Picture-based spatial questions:
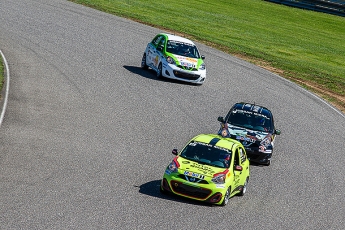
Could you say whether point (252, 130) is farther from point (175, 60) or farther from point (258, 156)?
point (175, 60)

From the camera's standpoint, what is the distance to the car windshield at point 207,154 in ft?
59.6

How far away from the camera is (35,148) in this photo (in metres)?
19.9

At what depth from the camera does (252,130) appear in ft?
75.4

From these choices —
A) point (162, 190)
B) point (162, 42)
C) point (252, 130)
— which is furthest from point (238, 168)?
point (162, 42)

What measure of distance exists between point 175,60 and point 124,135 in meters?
9.43

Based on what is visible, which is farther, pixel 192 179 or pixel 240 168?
pixel 240 168

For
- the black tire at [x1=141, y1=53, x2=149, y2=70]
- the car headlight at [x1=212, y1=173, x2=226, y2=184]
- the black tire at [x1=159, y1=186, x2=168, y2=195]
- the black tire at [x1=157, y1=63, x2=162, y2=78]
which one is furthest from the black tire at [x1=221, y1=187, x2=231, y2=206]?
the black tire at [x1=141, y1=53, x2=149, y2=70]

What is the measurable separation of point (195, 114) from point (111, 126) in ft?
14.3

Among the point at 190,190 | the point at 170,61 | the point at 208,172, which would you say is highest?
the point at 208,172

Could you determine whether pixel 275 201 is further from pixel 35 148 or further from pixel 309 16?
pixel 309 16

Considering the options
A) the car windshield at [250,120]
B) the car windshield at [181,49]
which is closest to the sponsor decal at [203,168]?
the car windshield at [250,120]

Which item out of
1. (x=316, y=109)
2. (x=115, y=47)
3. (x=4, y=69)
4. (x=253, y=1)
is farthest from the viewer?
(x=253, y=1)

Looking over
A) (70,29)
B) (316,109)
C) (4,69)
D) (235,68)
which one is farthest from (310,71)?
(4,69)

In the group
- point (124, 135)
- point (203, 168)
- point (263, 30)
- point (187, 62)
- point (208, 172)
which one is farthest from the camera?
point (263, 30)
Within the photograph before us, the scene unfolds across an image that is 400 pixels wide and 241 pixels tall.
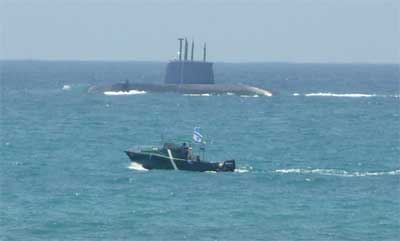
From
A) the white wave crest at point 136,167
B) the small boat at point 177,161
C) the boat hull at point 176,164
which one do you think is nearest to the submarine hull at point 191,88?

Do this: With pictures omitted, copy exactly the lines from the one containing "What is the measurable" through the final line of the listing, both included.

Right answer:
What is the measurable separation of point (195, 114) from point (111, 126) in ft?
14.3

Among the point at 190,190 | the point at 170,61 | the point at 208,172, which would you say is highest?
the point at 208,172

Could you determine whether pixel 275 201 is further from pixel 35 148 or further from pixel 309 16?
pixel 309 16

Considering the options
A) the car windshield at [250,120]
B) the car windshield at [181,49]
which is closest to the sponsor decal at [203,168]?
the car windshield at [250,120]

Which item out of
1. (x=316, y=109)
2. (x=115, y=47)
3. (x=4, y=69)
4. (x=253, y=1)
is farthest from the viewer?
(x=253, y=1)

Looking over
A) (70,29)
B) (316,109)
C) (4,69)
D) (235,68)
which one is farthest from (310,71)?
(4,69)

In the group
- point (124, 135)
- point (203, 168)
- point (263, 30)
- point (187, 62)
- point (208, 172)
which one is farthest from the camera?
point (263, 30)
Within the photograph before us, the scene unfolds across an image that is 400 pixels wide and 241 pixels tall.
From
A) the white wave crest at point 136,167
B) the small boat at point 177,161
C) the boat hull at point 176,164
which one do you think is nearest to the submarine hull at point 191,88?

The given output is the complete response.